User experience, content mix & discoverability

  • New users often see mostly Bitcoin/crypto evangelism, Nostr meta‑discussion, and libertarian‑leaning content; many can’t find other niches.
  • Discoverability on a decentralized protocol is acknowledged as hard; hashtags exist, but richer search/recommendation is still experimental.
  • UX problems noted: confusing onboarding with keys and client choice, broken links, dead or NSFW-heavy feeds, and abandoned projects.
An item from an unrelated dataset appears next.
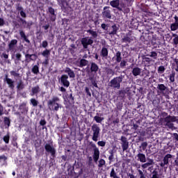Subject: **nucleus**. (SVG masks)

Some say this limits mainstream adoption.

Payments & Lightning “zaps”

  • Big enthusiasm for “zaps” (Lightning micro‑payments) as an alternative to ads: tipping creators, bounties for code, paying for services.
  • Long subthread debates Lightning vs privacy coins (Monero):
    • Claims that Lightning’s privacy is weak vs Monero; counterclaims that newer features (blinded paths, trampoline) improve privacy.
    • Concerns about Lightning centralization via custodial hubs and operational complexity of running nodes vs convenience.
  • Some like that Nostr doesn’t have its own token; others worry about heavy Bitcoin‑maxi culture.

Security & cryptography concerns

  • A recent academic paper finds serious issues in earlier Nostr clients and DM schemes: unauthenticated CBC, clients not verifying signatures, link‑preview–style exfiltration, and lack of key separation.
  • Nostr developers respond that:
    • The paper largely targets old client versions and an early DM scheme (NIP‑04).
    • A newer standard (NIP‑44, ChaCha20‑AEAD) has been audited and is increasingly adopted.
    • Core protocol events are signed/verified; some implementation bugs have since been fixed.
  • Downgrade‑resistance and precise threat models remain points of technical debate.
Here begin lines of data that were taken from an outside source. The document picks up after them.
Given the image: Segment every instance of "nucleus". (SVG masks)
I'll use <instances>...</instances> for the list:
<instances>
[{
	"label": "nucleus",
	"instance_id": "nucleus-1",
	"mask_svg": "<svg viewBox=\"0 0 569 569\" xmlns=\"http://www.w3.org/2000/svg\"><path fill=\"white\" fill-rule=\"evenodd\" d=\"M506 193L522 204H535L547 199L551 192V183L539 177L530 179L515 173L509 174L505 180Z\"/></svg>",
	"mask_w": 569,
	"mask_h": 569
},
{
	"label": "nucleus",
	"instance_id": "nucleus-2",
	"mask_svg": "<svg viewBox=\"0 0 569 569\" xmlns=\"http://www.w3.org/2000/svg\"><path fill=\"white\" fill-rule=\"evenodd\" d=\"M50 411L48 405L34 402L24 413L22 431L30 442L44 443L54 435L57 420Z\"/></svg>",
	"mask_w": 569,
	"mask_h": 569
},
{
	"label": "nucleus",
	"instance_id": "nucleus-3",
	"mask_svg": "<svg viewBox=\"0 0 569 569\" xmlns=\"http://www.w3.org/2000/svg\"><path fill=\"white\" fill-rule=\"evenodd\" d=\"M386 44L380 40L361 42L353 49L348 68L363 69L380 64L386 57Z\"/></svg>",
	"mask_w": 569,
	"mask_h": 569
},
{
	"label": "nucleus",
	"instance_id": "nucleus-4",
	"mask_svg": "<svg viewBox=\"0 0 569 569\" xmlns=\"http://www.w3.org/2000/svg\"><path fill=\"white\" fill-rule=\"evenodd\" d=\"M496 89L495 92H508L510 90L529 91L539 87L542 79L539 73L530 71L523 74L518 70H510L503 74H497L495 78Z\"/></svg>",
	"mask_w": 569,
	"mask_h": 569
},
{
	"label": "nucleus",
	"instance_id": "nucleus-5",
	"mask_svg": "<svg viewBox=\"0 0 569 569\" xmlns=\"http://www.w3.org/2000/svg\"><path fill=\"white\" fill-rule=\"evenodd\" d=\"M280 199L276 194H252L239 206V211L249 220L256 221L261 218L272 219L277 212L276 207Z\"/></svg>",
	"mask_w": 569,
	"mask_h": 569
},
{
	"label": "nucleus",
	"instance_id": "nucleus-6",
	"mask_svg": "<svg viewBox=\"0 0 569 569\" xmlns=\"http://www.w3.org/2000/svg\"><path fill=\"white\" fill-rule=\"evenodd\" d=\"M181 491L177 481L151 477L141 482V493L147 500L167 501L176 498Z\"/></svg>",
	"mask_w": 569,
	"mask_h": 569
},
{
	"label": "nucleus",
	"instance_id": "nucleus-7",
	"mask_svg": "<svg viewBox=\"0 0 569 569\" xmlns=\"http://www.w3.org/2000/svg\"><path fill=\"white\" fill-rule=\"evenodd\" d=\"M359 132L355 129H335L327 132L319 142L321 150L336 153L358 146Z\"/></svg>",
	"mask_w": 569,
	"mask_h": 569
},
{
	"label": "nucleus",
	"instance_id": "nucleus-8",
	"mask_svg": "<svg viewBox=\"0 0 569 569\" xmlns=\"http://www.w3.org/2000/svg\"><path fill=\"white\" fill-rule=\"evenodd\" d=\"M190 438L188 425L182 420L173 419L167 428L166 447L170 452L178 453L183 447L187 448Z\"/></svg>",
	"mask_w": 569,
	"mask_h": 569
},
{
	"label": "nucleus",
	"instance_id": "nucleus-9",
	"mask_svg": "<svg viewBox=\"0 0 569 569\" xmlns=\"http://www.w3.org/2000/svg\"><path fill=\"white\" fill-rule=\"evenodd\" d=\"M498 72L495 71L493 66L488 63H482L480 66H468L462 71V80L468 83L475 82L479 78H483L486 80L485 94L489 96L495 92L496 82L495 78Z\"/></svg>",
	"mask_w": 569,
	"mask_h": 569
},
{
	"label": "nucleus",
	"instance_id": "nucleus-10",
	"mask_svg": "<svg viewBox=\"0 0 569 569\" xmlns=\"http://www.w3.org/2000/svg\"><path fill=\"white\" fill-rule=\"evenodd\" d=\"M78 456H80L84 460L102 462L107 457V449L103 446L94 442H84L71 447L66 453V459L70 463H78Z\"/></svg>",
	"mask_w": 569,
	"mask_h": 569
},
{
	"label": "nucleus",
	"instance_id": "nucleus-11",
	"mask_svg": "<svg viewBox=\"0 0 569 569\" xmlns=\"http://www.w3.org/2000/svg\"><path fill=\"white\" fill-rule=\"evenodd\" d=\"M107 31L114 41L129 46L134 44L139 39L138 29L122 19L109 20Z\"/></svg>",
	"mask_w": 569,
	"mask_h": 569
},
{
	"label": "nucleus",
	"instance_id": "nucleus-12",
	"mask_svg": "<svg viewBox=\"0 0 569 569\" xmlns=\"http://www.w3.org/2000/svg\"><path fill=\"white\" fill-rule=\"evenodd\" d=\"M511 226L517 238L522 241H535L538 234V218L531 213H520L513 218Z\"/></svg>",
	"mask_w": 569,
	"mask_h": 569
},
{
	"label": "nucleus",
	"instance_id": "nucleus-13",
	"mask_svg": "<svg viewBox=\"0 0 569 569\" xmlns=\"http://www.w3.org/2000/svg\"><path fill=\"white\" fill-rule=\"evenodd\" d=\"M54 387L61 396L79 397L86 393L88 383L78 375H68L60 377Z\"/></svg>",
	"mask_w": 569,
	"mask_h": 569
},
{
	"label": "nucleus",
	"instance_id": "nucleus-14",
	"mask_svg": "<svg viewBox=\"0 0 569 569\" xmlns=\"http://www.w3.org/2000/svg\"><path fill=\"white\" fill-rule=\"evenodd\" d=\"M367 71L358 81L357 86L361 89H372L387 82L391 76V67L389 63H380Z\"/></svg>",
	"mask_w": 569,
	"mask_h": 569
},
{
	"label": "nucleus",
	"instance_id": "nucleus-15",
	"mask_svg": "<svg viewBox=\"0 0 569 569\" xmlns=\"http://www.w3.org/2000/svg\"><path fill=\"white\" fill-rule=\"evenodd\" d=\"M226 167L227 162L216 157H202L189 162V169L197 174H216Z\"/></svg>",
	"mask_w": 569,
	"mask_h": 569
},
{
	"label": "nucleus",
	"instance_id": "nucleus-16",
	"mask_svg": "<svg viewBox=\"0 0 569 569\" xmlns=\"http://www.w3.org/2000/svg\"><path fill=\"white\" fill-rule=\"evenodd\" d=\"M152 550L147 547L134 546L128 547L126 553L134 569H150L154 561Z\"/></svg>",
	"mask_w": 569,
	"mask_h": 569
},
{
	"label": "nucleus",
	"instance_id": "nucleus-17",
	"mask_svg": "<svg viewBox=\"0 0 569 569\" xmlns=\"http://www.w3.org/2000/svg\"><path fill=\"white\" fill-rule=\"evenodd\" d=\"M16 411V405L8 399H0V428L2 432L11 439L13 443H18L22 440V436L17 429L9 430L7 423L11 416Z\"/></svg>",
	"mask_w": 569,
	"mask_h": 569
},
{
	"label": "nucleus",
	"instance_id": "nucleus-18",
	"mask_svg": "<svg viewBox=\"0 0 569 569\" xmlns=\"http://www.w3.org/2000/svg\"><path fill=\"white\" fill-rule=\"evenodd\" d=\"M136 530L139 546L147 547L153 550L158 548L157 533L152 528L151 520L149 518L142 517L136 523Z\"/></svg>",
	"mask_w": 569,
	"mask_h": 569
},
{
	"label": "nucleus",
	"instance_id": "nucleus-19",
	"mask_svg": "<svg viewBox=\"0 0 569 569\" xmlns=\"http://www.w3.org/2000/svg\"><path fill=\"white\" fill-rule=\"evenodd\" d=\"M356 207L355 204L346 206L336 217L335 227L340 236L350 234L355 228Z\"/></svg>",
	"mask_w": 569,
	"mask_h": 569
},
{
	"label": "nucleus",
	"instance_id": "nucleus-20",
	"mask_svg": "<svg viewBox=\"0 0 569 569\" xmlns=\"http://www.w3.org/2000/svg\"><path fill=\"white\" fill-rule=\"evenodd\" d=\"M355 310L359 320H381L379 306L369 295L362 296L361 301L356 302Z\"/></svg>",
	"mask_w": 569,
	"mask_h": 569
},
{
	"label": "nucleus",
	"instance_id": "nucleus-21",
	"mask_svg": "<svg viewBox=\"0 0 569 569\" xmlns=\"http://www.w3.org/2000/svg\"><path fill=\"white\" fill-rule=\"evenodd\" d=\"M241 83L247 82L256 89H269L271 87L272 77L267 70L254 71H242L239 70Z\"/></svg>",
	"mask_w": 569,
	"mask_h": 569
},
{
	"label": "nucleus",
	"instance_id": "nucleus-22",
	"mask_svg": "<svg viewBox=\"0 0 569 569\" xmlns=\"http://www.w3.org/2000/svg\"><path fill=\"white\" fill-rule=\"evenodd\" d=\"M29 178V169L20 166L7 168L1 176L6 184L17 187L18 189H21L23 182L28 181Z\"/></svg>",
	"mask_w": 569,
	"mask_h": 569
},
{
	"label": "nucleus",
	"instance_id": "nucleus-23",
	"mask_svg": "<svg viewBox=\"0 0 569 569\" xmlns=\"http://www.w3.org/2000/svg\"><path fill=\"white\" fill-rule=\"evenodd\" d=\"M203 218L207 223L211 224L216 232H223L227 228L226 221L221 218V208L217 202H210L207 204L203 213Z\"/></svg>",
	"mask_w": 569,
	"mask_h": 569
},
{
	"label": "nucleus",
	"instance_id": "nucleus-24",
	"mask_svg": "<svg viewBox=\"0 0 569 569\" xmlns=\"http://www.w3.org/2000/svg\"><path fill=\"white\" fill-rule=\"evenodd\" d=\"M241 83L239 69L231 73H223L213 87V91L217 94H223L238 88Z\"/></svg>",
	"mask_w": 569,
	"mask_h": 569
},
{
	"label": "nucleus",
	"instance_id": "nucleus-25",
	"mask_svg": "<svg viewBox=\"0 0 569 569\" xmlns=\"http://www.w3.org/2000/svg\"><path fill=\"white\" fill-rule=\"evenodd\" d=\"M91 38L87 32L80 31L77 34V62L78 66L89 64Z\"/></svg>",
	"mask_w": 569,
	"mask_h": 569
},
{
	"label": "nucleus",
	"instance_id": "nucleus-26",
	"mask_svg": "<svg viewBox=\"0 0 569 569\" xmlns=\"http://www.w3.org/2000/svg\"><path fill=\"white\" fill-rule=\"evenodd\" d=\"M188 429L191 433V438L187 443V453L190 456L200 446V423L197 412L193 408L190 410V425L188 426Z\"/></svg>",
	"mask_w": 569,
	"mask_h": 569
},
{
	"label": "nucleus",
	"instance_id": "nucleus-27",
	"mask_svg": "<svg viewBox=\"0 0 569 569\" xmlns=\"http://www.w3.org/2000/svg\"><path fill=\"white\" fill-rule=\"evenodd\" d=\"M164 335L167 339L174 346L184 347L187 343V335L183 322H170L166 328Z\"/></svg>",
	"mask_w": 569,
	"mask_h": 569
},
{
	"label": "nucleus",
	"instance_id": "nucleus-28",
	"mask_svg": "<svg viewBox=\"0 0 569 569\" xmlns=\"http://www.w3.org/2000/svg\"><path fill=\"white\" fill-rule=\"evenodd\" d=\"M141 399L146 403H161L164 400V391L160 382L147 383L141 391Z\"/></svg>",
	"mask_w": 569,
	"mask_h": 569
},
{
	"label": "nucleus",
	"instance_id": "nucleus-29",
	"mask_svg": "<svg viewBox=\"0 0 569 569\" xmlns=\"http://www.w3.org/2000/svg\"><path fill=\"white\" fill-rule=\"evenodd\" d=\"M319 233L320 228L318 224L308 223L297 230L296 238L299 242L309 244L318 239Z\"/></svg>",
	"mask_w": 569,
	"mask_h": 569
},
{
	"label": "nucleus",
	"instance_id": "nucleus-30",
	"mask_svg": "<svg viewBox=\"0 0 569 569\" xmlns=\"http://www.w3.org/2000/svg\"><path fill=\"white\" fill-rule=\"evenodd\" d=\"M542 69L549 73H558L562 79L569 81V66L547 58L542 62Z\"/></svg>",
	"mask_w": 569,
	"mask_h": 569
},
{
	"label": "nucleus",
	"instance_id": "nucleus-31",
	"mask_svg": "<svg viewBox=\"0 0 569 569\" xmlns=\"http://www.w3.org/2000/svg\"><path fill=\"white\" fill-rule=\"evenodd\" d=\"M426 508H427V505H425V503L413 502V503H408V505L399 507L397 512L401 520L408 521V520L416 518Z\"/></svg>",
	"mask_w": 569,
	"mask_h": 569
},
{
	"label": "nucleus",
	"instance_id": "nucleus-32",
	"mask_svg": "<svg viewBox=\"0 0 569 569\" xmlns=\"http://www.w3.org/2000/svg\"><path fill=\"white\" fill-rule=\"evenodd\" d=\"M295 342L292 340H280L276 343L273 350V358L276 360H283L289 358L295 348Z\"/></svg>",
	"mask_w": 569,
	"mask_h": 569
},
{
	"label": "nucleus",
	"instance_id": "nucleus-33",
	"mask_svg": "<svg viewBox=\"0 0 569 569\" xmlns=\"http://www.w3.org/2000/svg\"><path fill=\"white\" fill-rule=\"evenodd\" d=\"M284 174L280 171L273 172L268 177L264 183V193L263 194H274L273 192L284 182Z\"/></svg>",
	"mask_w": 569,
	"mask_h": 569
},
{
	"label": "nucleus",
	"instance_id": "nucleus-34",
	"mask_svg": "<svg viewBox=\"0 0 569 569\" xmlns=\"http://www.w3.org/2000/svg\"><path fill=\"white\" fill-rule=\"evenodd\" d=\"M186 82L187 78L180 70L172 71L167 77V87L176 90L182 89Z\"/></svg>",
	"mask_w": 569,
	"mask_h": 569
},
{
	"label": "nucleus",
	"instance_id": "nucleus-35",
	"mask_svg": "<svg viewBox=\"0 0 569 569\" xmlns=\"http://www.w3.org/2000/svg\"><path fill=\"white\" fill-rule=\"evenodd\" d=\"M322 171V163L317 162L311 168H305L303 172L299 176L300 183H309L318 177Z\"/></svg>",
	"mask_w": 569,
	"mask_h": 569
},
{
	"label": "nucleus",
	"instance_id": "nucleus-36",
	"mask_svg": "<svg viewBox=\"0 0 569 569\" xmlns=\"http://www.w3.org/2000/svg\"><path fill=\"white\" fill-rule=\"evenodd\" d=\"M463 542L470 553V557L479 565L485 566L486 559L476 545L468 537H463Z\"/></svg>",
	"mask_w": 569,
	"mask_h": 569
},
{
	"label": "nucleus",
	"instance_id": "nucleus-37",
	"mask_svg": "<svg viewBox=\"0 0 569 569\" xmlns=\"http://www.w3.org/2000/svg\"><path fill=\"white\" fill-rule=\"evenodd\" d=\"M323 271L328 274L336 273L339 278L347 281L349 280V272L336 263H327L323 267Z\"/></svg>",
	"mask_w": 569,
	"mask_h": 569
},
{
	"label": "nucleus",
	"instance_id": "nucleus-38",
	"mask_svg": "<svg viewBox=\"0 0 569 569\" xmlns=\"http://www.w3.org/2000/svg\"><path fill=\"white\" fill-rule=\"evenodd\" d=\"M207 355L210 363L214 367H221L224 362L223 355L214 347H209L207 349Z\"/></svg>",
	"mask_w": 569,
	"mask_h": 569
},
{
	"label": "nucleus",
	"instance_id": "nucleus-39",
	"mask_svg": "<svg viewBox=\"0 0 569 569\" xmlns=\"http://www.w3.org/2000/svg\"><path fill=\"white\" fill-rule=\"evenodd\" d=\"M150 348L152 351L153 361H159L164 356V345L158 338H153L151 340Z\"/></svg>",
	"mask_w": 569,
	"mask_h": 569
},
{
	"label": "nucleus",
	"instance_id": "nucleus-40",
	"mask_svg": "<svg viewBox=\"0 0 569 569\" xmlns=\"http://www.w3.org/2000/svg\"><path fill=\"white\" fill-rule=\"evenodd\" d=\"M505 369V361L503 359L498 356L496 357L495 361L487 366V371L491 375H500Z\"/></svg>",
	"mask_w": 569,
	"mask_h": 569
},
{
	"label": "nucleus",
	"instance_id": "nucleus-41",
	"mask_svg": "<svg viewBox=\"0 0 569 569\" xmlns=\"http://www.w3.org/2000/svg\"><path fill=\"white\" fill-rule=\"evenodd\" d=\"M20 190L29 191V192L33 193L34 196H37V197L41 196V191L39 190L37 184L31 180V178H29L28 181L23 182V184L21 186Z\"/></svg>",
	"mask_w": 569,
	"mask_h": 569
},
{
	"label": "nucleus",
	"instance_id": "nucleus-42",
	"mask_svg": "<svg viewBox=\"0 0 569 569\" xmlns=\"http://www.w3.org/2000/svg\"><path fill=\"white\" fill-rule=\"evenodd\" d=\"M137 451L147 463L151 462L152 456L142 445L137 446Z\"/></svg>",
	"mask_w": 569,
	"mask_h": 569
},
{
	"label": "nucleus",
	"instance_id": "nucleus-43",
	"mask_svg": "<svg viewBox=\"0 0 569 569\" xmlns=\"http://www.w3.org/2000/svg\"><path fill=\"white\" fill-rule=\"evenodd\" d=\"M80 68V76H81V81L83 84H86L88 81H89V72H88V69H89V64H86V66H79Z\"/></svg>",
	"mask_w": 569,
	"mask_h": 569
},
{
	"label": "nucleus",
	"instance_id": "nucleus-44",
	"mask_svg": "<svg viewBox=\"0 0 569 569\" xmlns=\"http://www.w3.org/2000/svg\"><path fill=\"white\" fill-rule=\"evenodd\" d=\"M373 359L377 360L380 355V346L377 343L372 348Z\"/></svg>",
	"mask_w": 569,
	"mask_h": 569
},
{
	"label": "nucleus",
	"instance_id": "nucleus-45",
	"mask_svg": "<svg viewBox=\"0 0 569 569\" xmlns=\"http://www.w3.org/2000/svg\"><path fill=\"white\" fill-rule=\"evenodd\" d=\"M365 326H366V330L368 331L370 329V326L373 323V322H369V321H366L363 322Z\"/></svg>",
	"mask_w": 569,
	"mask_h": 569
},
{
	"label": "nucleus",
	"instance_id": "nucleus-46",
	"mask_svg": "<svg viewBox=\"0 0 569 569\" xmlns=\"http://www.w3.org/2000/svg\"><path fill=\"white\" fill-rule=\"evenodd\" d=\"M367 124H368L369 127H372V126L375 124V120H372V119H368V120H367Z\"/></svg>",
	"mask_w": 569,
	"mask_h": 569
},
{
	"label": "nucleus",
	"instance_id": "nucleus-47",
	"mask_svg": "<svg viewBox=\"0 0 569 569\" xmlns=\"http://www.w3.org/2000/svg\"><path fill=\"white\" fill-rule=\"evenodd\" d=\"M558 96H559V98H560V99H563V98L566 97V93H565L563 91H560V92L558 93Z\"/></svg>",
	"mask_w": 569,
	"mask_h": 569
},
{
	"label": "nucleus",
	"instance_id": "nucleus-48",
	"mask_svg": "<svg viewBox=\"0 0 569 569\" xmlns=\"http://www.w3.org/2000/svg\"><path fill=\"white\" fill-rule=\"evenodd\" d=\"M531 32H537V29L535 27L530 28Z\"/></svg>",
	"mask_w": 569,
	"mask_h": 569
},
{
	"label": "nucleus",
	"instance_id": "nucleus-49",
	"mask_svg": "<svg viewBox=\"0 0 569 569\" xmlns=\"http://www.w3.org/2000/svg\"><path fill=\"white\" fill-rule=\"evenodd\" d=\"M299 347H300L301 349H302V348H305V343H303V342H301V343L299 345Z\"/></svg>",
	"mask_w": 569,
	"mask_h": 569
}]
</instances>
Politics & “apolitical” branding

  • The homepage’s “apolitical communication commons” and “pro‑censorship” framing provokes strong reactions.
    • Some see “apolitical” as itself a political stance, often associated with right‑leaning or “free speech maximalist” communities.
    • Supporters say the protocol itself doesn’t enforce any ideology; anyone (across the political spectrum) can use it, and censorship‑resistance is the real point.
  • There’s concern that “apolitical” can mean ignoring how power, moderation, and harassment play out in practice.

Spam, identity & Web of Trust

  • Commenters worry about Sybil attacks: many keypairs plus LLM‑generated replies.
    • Proposed defenses: trusted/paid relays, WoT scoring, and relay‑ or client‑side spam rules.
    • PoW on notes exists (NIP‑13); some suggest PoW on identities (“self‑paid blue check”) as an additional spam cost.
  • Long‑time users say their feeds are mostly spam‑free thanks to WoT and curated relays.

Adoption, centralization & alternatives

  • Skeptics question whether most people even want alternatives to centralized platforms, and whether network effects will just recreate centralization around a few relays/clients.
  • Proponents argue Nostr gives “credible exit”: you can switch clients/relays without losing identity or graph, something centralized and even many federated systems don’t fully provide.